As of May 30, the sate had collected $14.9 million in marijuana sales taxes.
This information, however, poses another problem. Most agricultural statistics published by the agricultural department come from the USDA’s National Agricultural Statistics Service (NASS). Although marijuana is legal in several states, the federal government still classify marijuana as an illegal drug. Dave Losh, Oregon state statistical for NASS, said the agency won’t include marijuana in its annual crop statistics due to federal policy.
For the same reason, people can’t use water from federal projects to irrigate marijuana, he said, and such things as Natural Resource Conservation Service programs can’t be applied to pot crops.
Pokarney, of ODA, made a joke about the department saying they would need to put an asterisk beside the pot crop value in its annual report. “We will have sales numbers, but I don’t know how we would report it,” he said.
Oregon crop statistics from 2014 list cattle and calves as the state’s top agricultural product, at $933 million value.
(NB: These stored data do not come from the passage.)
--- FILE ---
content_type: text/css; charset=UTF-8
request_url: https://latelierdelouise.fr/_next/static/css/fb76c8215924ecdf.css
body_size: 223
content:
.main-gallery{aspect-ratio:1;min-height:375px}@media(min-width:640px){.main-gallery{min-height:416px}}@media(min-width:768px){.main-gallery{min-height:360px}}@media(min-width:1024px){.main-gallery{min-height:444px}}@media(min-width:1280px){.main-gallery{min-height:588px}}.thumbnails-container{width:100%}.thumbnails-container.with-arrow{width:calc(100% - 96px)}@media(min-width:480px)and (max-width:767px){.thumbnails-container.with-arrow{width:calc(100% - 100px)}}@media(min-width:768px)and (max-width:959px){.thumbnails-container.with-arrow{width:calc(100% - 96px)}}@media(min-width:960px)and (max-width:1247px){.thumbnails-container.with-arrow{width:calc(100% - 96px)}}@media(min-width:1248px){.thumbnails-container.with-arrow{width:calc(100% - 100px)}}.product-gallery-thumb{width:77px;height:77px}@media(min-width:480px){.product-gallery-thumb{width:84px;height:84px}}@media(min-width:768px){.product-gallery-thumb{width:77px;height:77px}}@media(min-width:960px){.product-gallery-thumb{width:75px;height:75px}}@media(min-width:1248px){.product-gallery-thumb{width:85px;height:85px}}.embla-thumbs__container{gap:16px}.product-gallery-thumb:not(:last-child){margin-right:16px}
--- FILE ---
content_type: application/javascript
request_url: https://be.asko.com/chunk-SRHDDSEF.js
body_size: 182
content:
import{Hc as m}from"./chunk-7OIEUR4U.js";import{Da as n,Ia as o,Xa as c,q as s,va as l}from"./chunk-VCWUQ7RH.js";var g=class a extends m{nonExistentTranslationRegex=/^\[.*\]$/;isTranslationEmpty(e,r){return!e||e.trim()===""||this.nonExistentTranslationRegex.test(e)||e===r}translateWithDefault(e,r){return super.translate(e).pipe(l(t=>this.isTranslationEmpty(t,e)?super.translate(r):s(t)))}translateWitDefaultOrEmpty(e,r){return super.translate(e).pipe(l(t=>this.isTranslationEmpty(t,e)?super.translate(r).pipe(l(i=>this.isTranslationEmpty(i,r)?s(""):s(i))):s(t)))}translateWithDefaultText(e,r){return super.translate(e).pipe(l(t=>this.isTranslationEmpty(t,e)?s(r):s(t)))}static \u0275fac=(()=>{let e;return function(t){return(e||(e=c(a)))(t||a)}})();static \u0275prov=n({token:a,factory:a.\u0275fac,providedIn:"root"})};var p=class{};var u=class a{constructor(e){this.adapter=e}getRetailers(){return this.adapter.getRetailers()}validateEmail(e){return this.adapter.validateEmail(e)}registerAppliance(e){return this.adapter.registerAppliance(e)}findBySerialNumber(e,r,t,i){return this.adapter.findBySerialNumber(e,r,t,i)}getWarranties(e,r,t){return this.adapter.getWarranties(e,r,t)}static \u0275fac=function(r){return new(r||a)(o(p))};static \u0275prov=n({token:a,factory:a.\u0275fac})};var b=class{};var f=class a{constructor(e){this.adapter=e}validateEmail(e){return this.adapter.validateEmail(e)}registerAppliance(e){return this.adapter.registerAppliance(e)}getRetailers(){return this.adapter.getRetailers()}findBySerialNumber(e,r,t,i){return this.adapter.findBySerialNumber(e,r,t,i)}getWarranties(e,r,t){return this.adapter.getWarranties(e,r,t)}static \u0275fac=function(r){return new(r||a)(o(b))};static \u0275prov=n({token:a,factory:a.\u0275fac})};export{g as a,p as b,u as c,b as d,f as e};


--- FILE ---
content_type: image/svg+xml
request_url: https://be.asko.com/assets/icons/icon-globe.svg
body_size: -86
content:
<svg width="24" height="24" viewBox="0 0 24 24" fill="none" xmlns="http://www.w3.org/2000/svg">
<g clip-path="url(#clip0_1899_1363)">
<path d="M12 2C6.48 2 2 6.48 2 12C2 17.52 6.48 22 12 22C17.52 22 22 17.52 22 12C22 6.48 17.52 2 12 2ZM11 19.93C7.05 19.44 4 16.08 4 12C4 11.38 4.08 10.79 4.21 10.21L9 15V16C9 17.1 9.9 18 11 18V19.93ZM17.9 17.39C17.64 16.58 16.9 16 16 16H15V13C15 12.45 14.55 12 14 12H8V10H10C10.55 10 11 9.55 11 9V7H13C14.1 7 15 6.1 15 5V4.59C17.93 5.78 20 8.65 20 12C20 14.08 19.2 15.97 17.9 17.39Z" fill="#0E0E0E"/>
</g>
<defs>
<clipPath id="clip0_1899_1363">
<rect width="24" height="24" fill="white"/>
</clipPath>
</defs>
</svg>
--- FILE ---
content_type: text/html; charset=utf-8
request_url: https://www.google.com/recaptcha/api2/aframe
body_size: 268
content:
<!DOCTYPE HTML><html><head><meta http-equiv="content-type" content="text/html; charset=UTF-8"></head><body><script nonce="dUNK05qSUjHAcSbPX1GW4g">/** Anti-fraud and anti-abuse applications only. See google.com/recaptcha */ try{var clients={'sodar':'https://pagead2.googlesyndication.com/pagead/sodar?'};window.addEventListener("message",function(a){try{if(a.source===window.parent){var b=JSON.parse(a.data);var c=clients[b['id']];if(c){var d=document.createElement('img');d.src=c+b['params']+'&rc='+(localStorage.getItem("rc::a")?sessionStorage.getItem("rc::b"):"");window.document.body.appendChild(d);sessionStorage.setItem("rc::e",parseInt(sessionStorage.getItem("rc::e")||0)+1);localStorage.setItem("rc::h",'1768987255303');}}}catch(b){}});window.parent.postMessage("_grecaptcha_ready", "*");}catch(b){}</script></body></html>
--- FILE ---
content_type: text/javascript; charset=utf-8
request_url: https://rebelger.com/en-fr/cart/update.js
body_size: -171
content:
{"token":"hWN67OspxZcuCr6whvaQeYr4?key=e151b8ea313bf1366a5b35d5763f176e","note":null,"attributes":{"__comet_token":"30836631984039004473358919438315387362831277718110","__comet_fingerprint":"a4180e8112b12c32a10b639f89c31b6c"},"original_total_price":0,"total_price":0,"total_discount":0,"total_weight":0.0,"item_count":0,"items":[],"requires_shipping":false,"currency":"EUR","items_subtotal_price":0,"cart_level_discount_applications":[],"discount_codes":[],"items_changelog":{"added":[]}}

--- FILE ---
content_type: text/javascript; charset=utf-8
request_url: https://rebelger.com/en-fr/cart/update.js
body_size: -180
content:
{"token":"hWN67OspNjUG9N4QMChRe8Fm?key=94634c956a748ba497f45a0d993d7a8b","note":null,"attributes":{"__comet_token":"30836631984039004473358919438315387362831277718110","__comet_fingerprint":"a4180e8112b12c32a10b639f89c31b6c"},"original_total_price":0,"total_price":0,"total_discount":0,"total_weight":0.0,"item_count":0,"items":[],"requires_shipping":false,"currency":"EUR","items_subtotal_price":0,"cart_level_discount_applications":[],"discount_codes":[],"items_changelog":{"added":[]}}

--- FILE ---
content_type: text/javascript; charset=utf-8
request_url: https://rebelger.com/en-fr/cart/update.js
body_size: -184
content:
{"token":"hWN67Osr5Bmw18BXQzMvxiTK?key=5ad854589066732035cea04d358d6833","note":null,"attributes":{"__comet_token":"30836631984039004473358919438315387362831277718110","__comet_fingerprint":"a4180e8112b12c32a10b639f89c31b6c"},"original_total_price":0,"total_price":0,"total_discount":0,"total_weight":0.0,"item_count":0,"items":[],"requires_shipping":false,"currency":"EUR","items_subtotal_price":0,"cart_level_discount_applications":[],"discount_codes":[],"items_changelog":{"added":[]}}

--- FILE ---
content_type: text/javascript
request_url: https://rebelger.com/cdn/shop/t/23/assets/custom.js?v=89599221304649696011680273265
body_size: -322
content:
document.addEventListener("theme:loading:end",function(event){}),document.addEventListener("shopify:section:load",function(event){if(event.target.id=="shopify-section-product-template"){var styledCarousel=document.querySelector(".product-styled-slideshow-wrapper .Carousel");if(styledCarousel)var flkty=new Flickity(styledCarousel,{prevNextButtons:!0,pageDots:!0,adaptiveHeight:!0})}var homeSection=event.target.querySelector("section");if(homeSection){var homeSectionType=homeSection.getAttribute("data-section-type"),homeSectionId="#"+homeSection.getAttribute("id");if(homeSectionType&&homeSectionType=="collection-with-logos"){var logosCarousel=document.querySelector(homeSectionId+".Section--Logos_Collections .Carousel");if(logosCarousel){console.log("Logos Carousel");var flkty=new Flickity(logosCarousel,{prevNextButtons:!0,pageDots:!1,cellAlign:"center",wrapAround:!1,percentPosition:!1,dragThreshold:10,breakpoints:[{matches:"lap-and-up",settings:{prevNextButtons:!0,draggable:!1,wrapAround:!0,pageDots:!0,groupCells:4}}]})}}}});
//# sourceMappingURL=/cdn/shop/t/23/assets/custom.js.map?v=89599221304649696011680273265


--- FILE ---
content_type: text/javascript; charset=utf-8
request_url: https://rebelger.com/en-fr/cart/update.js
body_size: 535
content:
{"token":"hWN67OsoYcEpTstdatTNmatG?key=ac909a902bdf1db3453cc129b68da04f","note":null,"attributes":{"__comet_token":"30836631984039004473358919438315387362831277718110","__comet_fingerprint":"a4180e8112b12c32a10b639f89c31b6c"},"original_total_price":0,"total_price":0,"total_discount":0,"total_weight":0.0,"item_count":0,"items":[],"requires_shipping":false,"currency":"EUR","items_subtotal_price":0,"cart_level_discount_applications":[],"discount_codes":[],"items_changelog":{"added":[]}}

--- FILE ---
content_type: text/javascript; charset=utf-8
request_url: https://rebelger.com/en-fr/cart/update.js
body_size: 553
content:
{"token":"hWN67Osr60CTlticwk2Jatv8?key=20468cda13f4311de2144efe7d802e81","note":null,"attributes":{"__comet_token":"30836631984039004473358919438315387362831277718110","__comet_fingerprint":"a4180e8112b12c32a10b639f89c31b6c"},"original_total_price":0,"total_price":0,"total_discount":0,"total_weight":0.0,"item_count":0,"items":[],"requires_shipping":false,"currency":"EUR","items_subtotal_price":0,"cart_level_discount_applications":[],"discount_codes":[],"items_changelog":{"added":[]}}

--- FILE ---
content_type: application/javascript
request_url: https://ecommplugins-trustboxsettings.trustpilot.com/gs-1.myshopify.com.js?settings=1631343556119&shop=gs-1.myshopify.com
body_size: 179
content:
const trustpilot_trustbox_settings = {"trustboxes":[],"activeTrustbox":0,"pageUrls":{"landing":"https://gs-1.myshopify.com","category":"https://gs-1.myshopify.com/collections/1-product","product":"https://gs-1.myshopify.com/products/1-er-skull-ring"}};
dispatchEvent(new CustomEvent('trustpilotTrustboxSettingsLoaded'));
Greenhouse and nursery plants took second place with $8529 million, and hay was third at $703 million.
Seth Crawford, an Oregon State University sociology professor who teaches a pot policy class, estimated in 2015 that Oregon’s marijuana crop had an annual value approaching $1 billion.
Meanwhile, the OLCC continues to process license applications as entrepreneurs seek opportunities in the state’s recreational cannabis market.
As of June 21, there were 723 applications to grow marijuana in Oregon. Of those, 122 were in Jackson County and 91 were in neighboring Josephine County. The tri-county Portland area, including Multnomah, Clackamas and Washington counties, accounted for 250 of the license applications.
Of processing facilities, 25 of the 82 license applications were from Multnomah County, and 69 of 193 were retail applications.
The state also received applications from 7 testing labs, 57 wholesalers and 1 research facility.
Some licenses have been approved, many others are in draft form or are being reviewed for land-use compliance by local governments.